> **Task instructions**: Everything in the records below goes into the copy exactly, except the pictures.

> **Supplied information**:
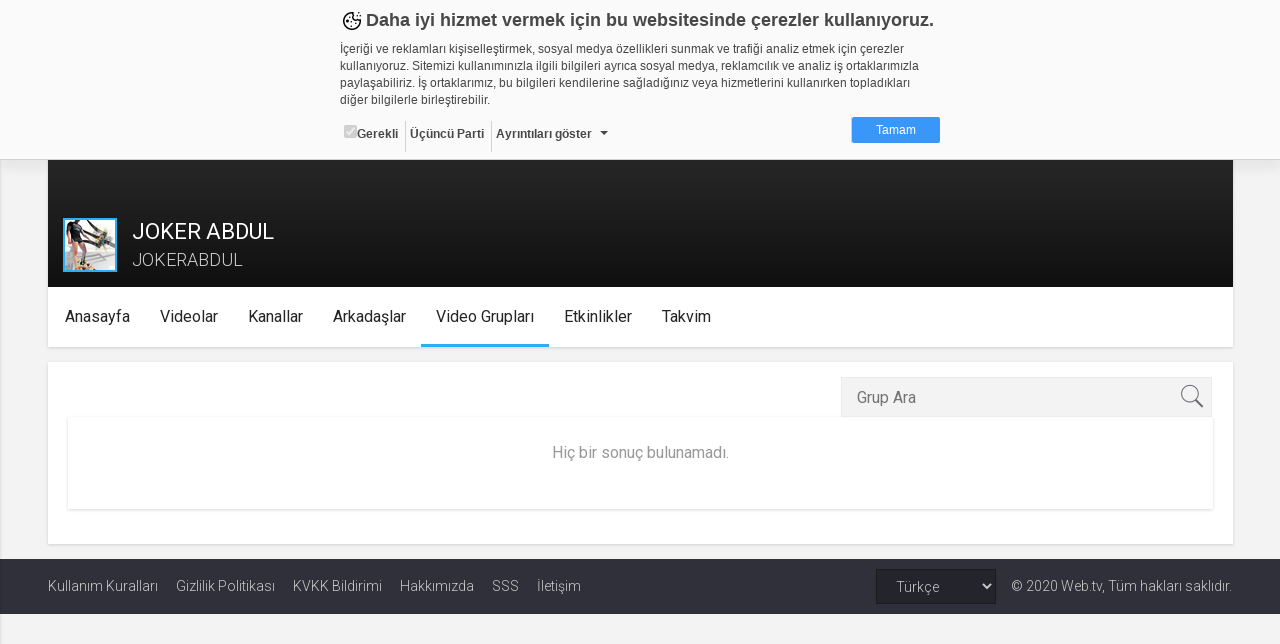

--- FILE ---
content_type: text/css
request_url: https://static01.cdn.web.tv/asset/plugins/parsleyjs/parsley.css?425m
body_size: 190
content:
input.parsley-success,
select.parsley-success,
textarea.parsley-success {
    color: #468847;
    background-color: #DFF0D8;
    border: 1px solid #D6E9C6;
}

input.parsley-error,
select.parsley-error,
textarea.parsley-error {
    color: #B94A48;
    background-color: #F2DEDE;
    border: 1px solid #EED3D7;
}

.parsley-errors-list {
    margin: 2px 0 3px;
    padding: 0;
    list-style-type: none;
    font-size: 0.9em;
    line-height: 0.9em;
    opacity: 0;
    color:#c7254e;
    transition: all .3s ease-in;
    -o-transition: all .3s ease-in;
    -moz-transition: all .3s ease-in;
    -webkit-transition: all .3s ease-in;
}

.parsley-errors-list.filled {
    opacity: 1;
}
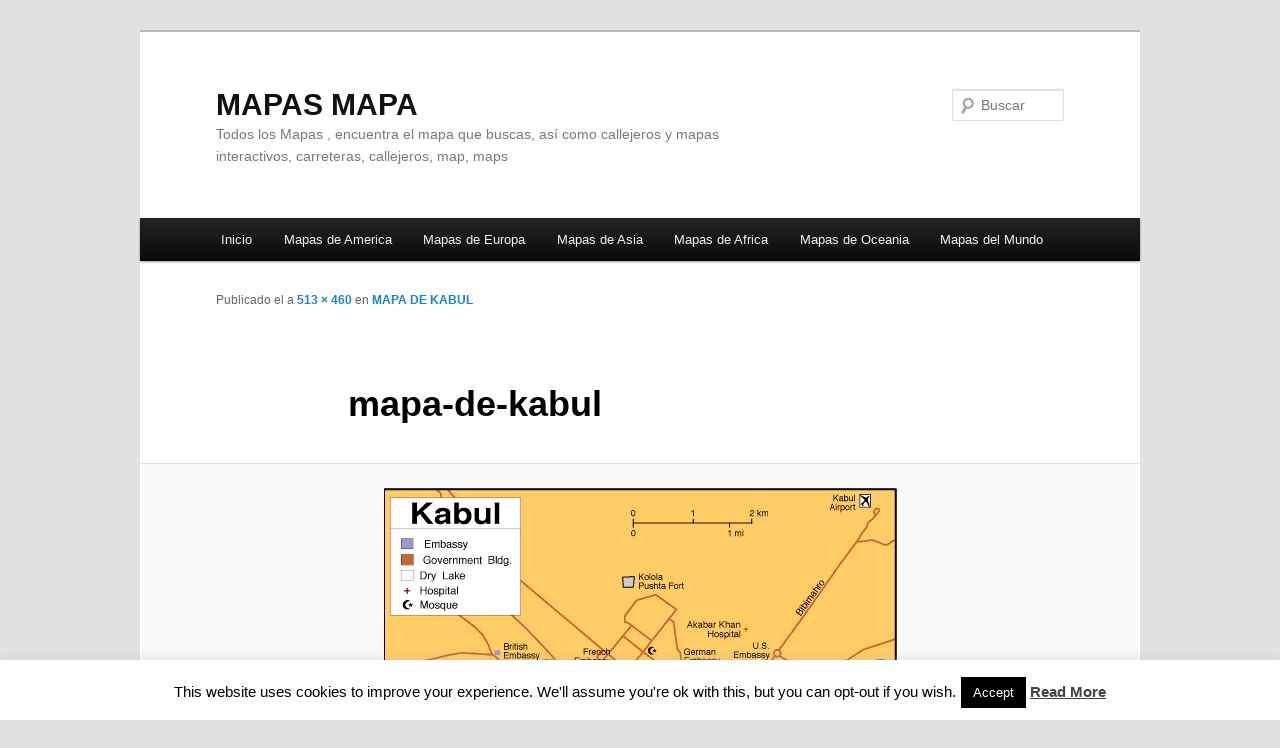

--- FILE ---
content_type: text/html; charset=utf-8
request_url: https://www.google.com/recaptcha/api2/aframe
body_size: 267
content:
<!DOCTYPE HTML><html><head><meta http-equiv="content-type" content="text/html; charset=UTF-8"></head><body><script nonce="zyTo-MXvaaZaZfNTEnqPCg">/** Anti-fraud and anti-abuse applications only. See google.com/recaptcha */ try{var clients={'sodar':'https://pagead2.googlesyndication.com/pagead/sodar?'};window.addEventListener("message",function(a){try{if(a.source===window.parent){var b=JSON.parse(a.data);var c=clients[b['id']];if(c){var d=document.createElement('img');d.src=c+b['params']+'&rc='+(localStorage.getItem("rc::a")?sessionStorage.getItem("rc::b"):"");window.document.body.appendChild(d);sessionStorage.setItem("rc::e",parseInt(sessionStorage.getItem("rc::e")||0)+1);localStorage.setItem("rc::h",'1769823364980');}}}catch(b){}});window.parent.postMessage("_grecaptcha_ready", "*");}catch(b){}</script></body></html>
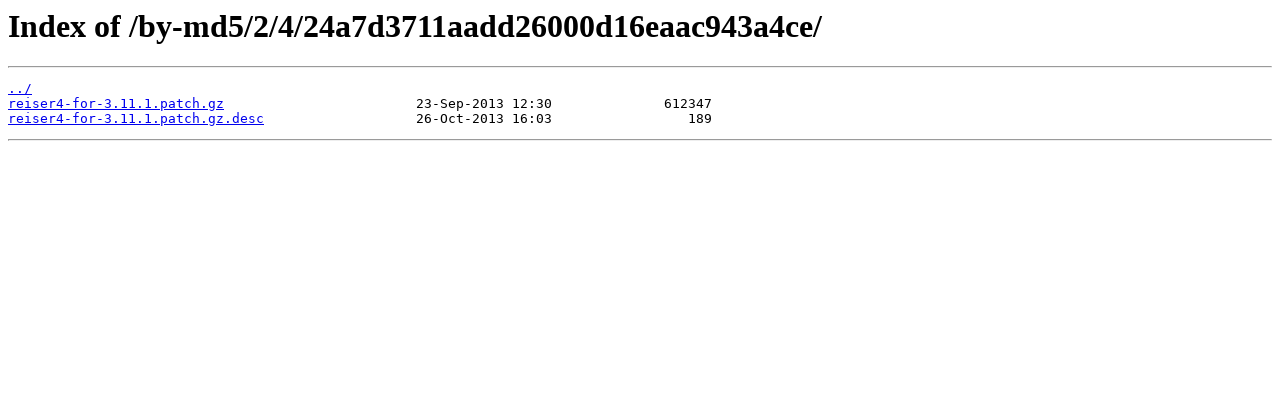

--- FILE ---
content_type: text/html
request_url: http://attic-distfiles.pld-linux.org/by-md5/2/4/24a7d3711aadd26000d16eaac943a4ce/
body_size: 504
content:
<html>
<head><title>Index of /by-md5/2/4/24a7d3711aadd26000d16eaac943a4ce/</title></head>
<body>
<h1>Index of /by-md5/2/4/24a7d3711aadd26000d16eaac943a4ce/</h1><hr><pre><a href="../">../</a>
<a href="reiser4-for-3.11.1.patch.gz">reiser4-for-3.11.1.patch.gz</a>                        23-Sep-2013 12:30              612347
<a href="reiser4-for-3.11.1.patch.gz.desc">reiser4-for-3.11.1.patch.gz.desc</a>                   26-Oct-2013 16:03                 189
</pre><hr></body>
</html>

> **Answer below**:
--- FILE ---
content_type: text/css
request_url: https://static01.cdn.web.tv/asset/plugins/parsleyjs/parsley.css?425m
body_size: 190
content:
input.parsley-success,
select.parsley-success,
textarea.parsley-success {
    color: #468847;
    background-color: #DFF0D8;
    border: 1px solid #D6E9C6;
}

input.parsley-error,
select.parsley-error,
textarea.parsley-error {
    color: #B94A48;
    background-color: #F2DEDE;
    border: 1px solid #EED3D7;
}

.parsley-errors-list {
    margin: 2px 0 3px;
    padding: 0;
    list-style-type: none;
    font-size: 0.9em;
    line-height: 0.9em;
    opacity: 0;
    color:#c7254e;
    transition: all .3s ease-in;
    -o-transition: all .3s ease-in;
    -moz-transition: all .3s ease-in;
    -webkit-transition: all .3s ease-in;
}

.parsley-errors-list.filled {
    opacity: 1;
}

--- FILE ---
content_type: text/html; charset=utf-8
request_url: https://www.google.com/recaptcha/api2/aframe
body_size: 267
content:
<!DOCTYPE HTML><html><head><meta http-equiv="content-type" content="text/html; charset=UTF-8"></head><body><script nonce="zyTo-MXvaaZaZfNTEnqPCg">/** Anti-fraud and anti-abuse applications only. See google.com/recaptcha */ try{var clients={'sodar':'https://pagead2.googlesyndication.com/pagead/sodar?'};window.addEventListener("message",function(a){try{if(a.source===window.parent){var b=JSON.parse(a.data);var c=clients[b['id']];if(c){var d=document.createElement('img');d.src=c+b['params']+'&rc='+(localStorage.getItem("rc::a")?sessionStorage.getItem("rc::b"):"");window.document.body.appendChild(d);sessionStorage.setItem("rc::e",parseInt(sessionStorage.getItem("rc::e")||0)+1);localStorage.setItem("rc::h",'1769823364980');}}}catch(b){}});window.parent.postMessage("_grecaptcha_ready", "*");}catch(b){}</script></body></html>

--- FILE ---
content_type: text/html
request_url: http://attic-distfiles.pld-linux.org/by-md5/2/4/24a7d3711aadd26000d16eaac943a4ce/
body_size: 504
content:
<html>
<head><title>Index of /by-md5/2/4/24a7d3711aadd26000d16eaac943a4ce/</title></head>
<body>
<h1>Index of /by-md5/2/4/24a7d3711aadd26000d16eaac943a4ce/</h1><hr><pre><a href="../">../</a>
<a href="reiser4-for-3.11.1.patch.gz">reiser4-for-3.11.1.patch.gz</a>                        23-Sep-2013 12:30              612347
<a href="reiser4-for-3.11.1.patch.gz.desc">reiser4-for-3.11.1.patch.gz.desc</a>                   26-Oct-2013 16:03                 189
</pre><hr></body>
</html>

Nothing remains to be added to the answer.